Michele Schneider | Jul 08, 2021 01:11AM ET
Whether we head into hyperinflation, stagflation, or recession, it is always good to be prepared for more of the same-rising commodity prices, low supply, high demand, and a low labor force wreaking havoc on your wallet.
Inflation especially hurts people on fixed incomes.
Wage growth can partially offset inflation as well, but not every job or industry will have the same response and the average wage growth can be skewed by big increases at the top.
Here are some tips on ways to help reduce the effect of inflation, from practical ideas to investments to keep an eye on.
Check your inventory and draw up a shopping list before you go to the market. Make a list of items you need (try not to buy what you don’t need) and stick to the plan.
Never go grocery shopping on an empty stomach. Take hard cash instead of your credit card.
Tax rules allow investors to adjust the cost of an asset to inflation during the holding period. Talk to your accountant.
Any debt with a variable rate has the potential to increase your payments in a period of higher rates.
Remind your boss that a 2% raise in a year with 3% inflation is not a real raise.
Once investors begin to worry about rising inflation, we can expect gold and silver to jump in price.
Luckily, ETF’s such as (GLD) and (SLV) make the metals easy to own, compared to buying them in physical form.
We have been a fan of soft commodities throughout the pandemic as supply chains and industry bottlenecks plagued this sector. However, rising inflation brings a whole new light and reason to use them as a hedge.
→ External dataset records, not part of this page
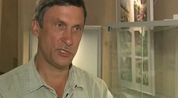 Кадр из Городские легенды: Калининградские форты. Особо секретно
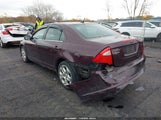 Ford Fusion Se 3FAHP0HA4BR126141 снимка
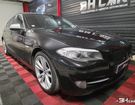 BMW Serie 5 3.0 530 D 260 LUXURY XDRIVE BVA &agrave; Apt (84)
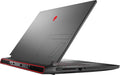 Gently Used Dell Alienware M17 R5 Ryzen 7 6800H 16GB 512GB SizeSizeD 17.3" FHD 480Hz RTX 3070 Ti Laptop Notebook PC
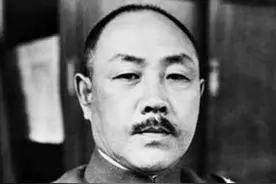 他支持日军进行本土决战，投降后剖腹自杀，捅了几刀都没死图片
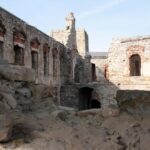 Krzyżtopór: pałac-forteca większy niż Wersal / Robert Felczak / Radio Kielce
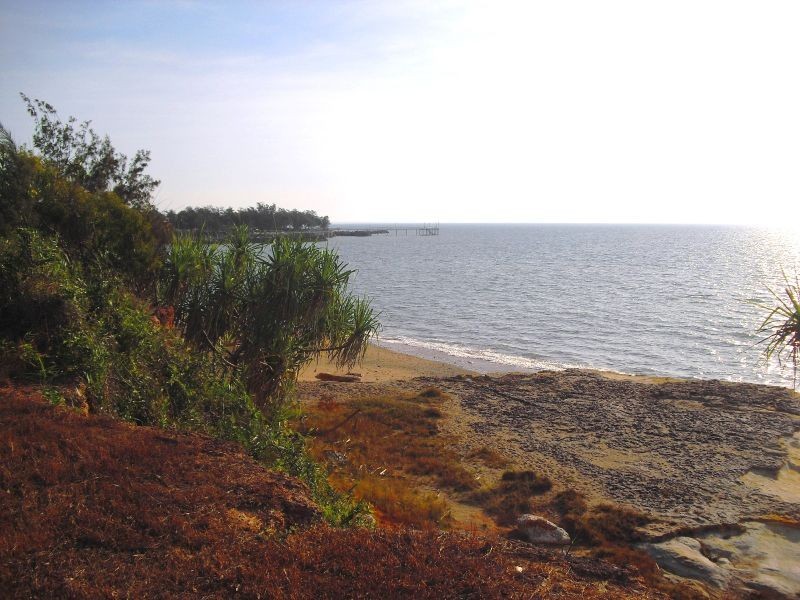 12/256 Casuarina Drive, Nightcliff NT 0810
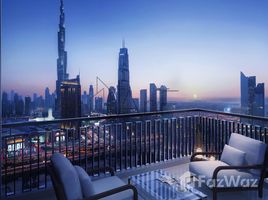 4 Bedroom Apartment for sale at Downtown Views II, Downtown Dubai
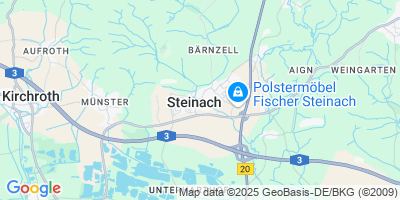 Steinach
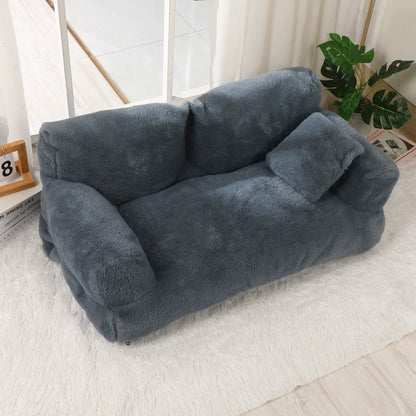Petzzy Luxury Sofa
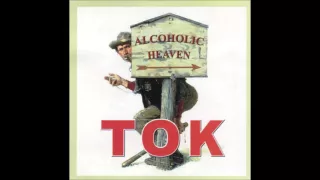 TOK "girl,show ya nature" alcoholic heaven-1995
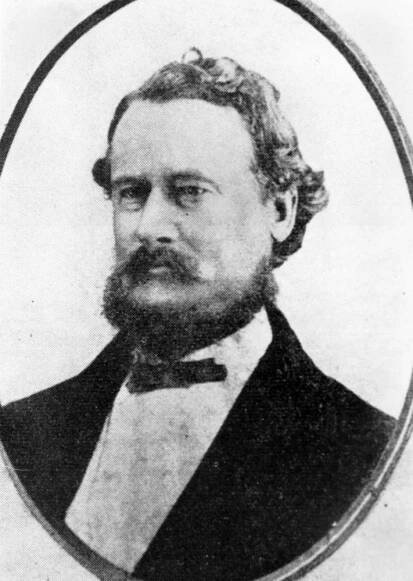 John Murphy (Queensland politician)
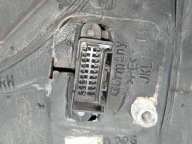 mirror right 5PIN EU 2462996 Opel Astra III (2004-2014 ) H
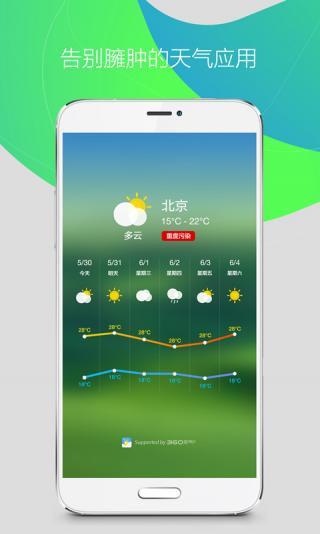 360手机桌面旧版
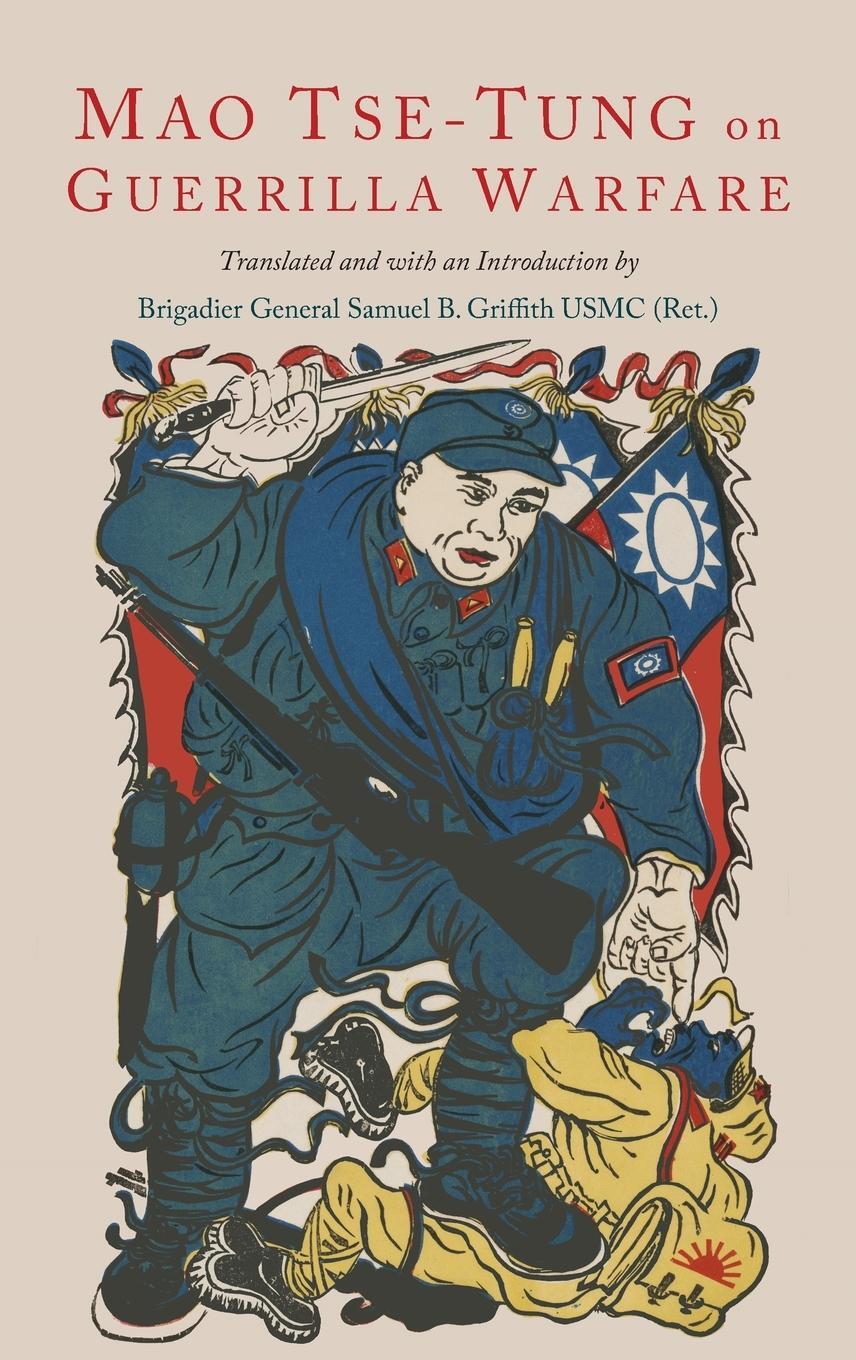 Cover: 9781684227532 | On Guerilla Warfare | Mao Tse-Tung On Guerilla Warfare | Buch | 2022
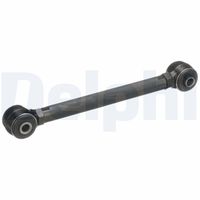 Lenker, Radaufhängung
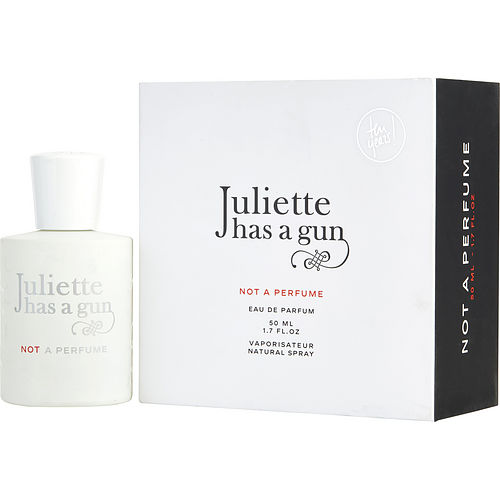 Juliette Has A Gunnot A Perfumeeau De Parfum Spray 1.7 Oz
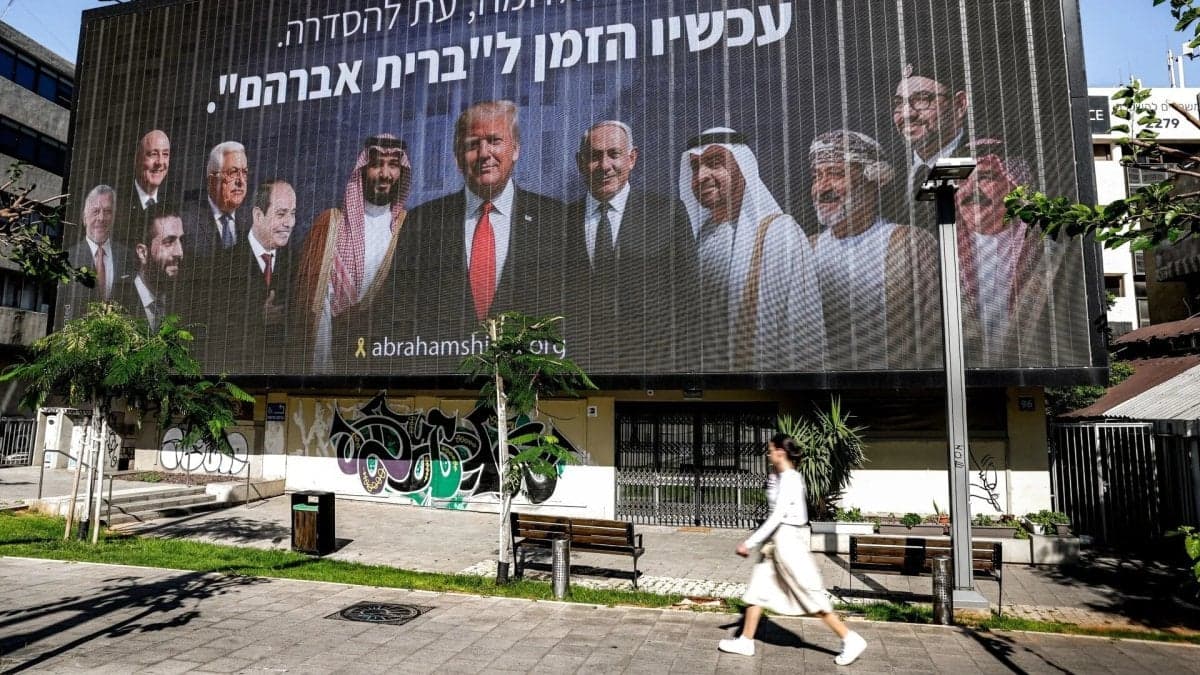 Hezbollah's Role in the Deal and Its Impact on Syria-Israel Relations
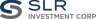 Logo for SLR Investment
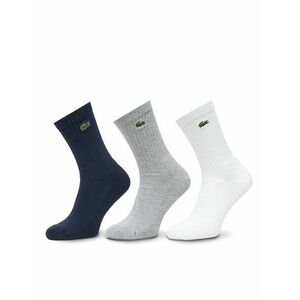 Hosszú zoknik Lacoste kép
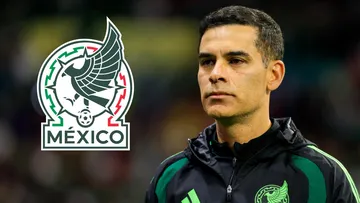 Rafa Márquez inicia su era con la selección mexicana y estas son las primeras impresiones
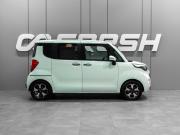 Kia Ray I Тюмень  - изображение 16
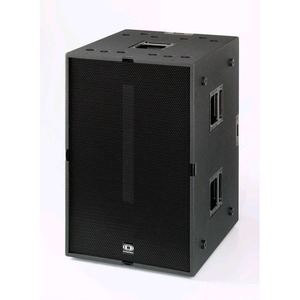 Пассивный сабвуфер Dynacord COBRA PWH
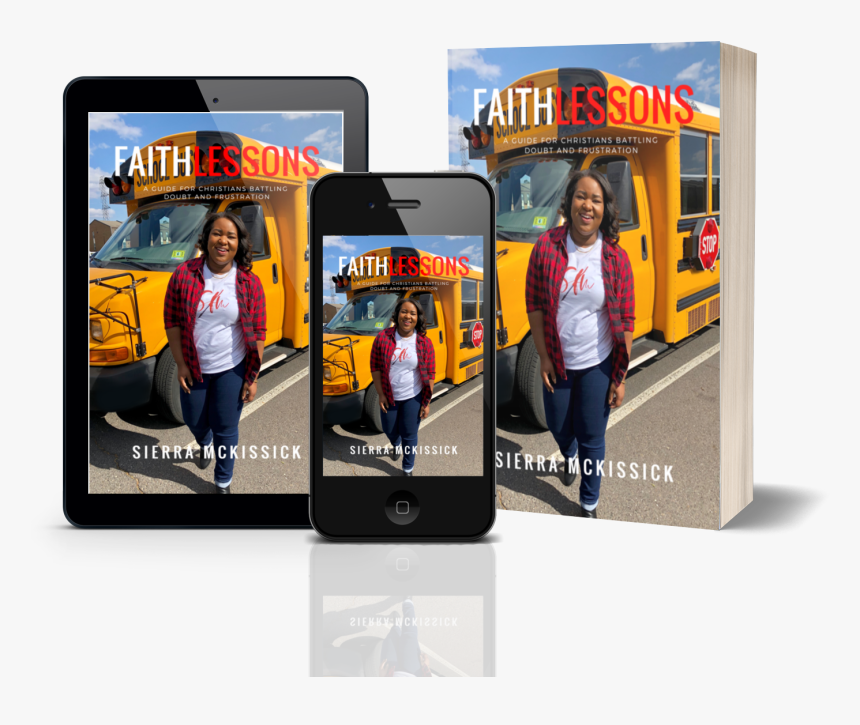 Image Of Faith Lessons - Flyer, HD Png Download, Free Download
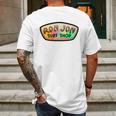 Ron Jon Surf Shop Cozumel T-Shirt Mens Back Print T-shirt Gifts for Men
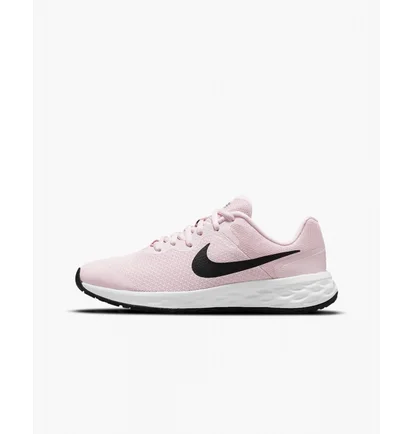 Кроссовки детские Nike Big Kids Road Running Shoes Pink Dd1096-608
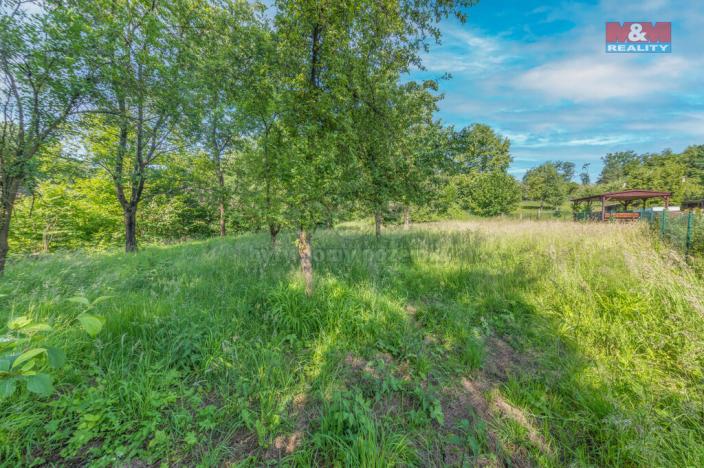 Prodej zahrady, Český Těšín - Mistřovice, 2102 m2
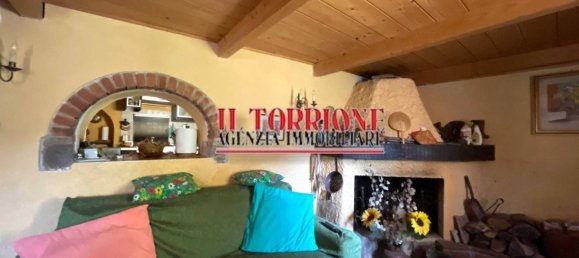 4 Schlafzimmer Wohnung in San Marcello Piteglio, Italy, Nr. 83767 34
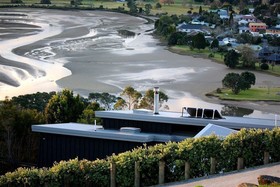 Sunlover Retreat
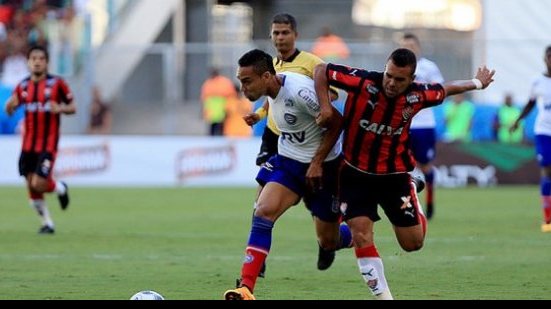 Imagem Bahia estreia em casa e Vitória fora na Série A de 2017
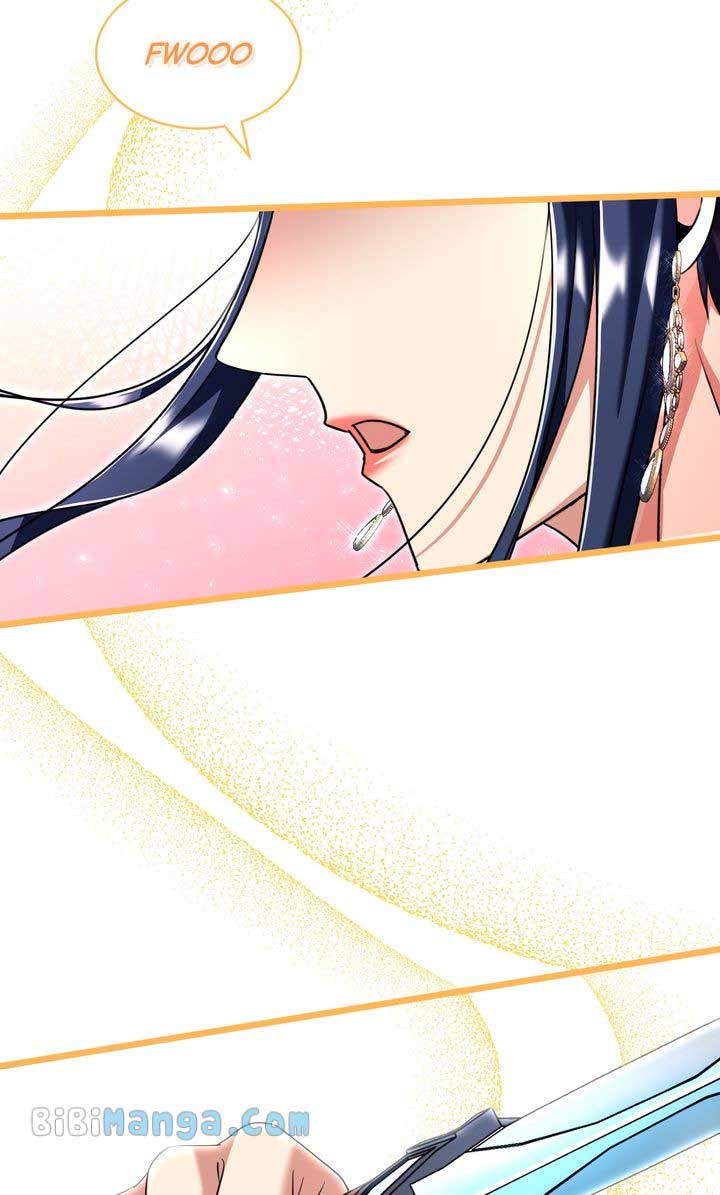 Why Would a Villainess Have Virtues? Chapter 112 - Page 90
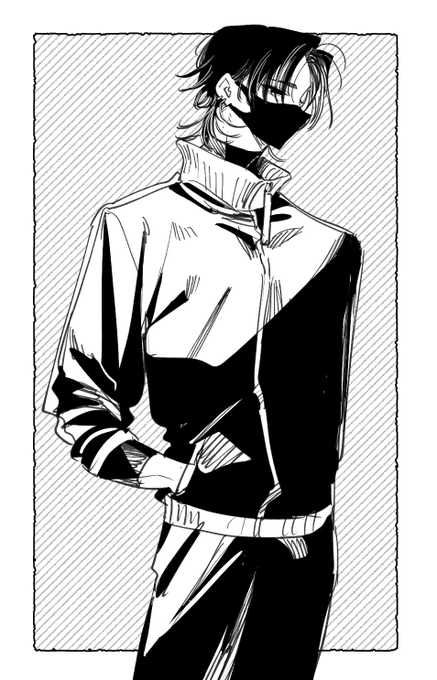 趣味男(しゅみお) 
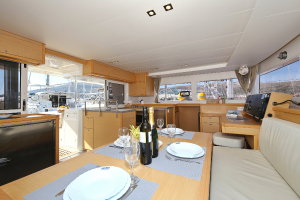 Lagoon 450 F „Fenadi“ – fotka 34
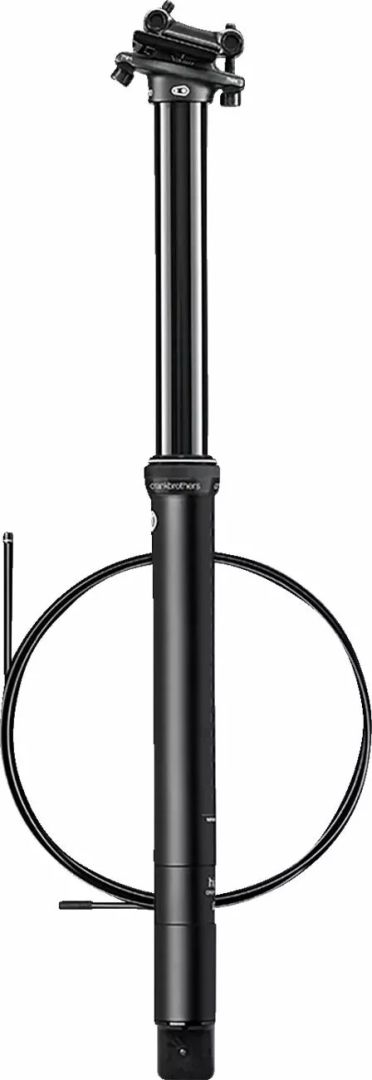 Crankbrothers 16384 Highline 7 Dropper Post Seatposts & Dropperposts 1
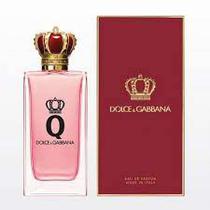 Dolce Gabbana Q Edp Fem 100ML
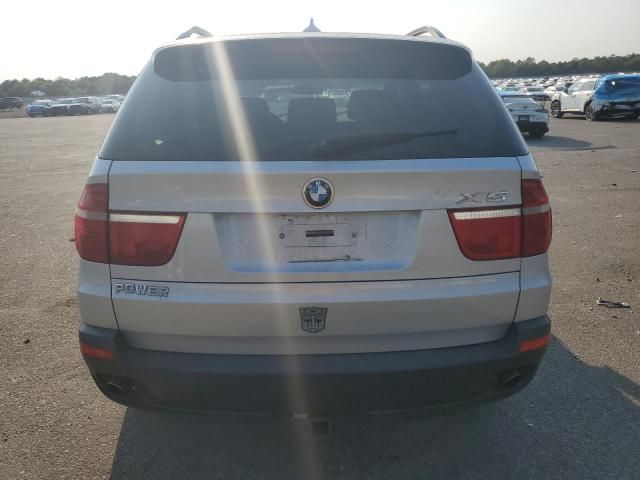 2009 BMW X5 XDRIVE30I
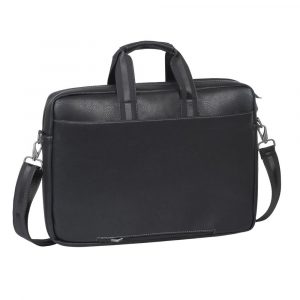NB CASE ORLY 15.6"/8940 (PU) BLACK RIVACASE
By taking the Invesco DB Agriculture Fund (NYSE:DBA), we can see if recent lows can hold as new support is at $17.54. However, if soft commodities start to move, we can wait for a phase change over the 50-Day moving average at $18.50 to give a stronger trend signal.
Though DBA offers a good place to go into this sector, we also watch individual commodities such as sugar (CANE), coffee (JO), corn (CORN), and more.
Take advantage of the low-interest rates NOW. Borrow as much as you can on real estate or any hard asset at these low rates and sit tight.
Debt also tends to benefit from inflation since the money you owe is not indexed to inflation, so you end up paying off the debt with less valuable dollars.
The general strategy for mitigating inflation is to have more assets that will tend to float with the overall increases in price levels. Equities, commodities, gold, real estate, or other hard assets.
They may not all go up in sync, but will likely all go up with the overall price level.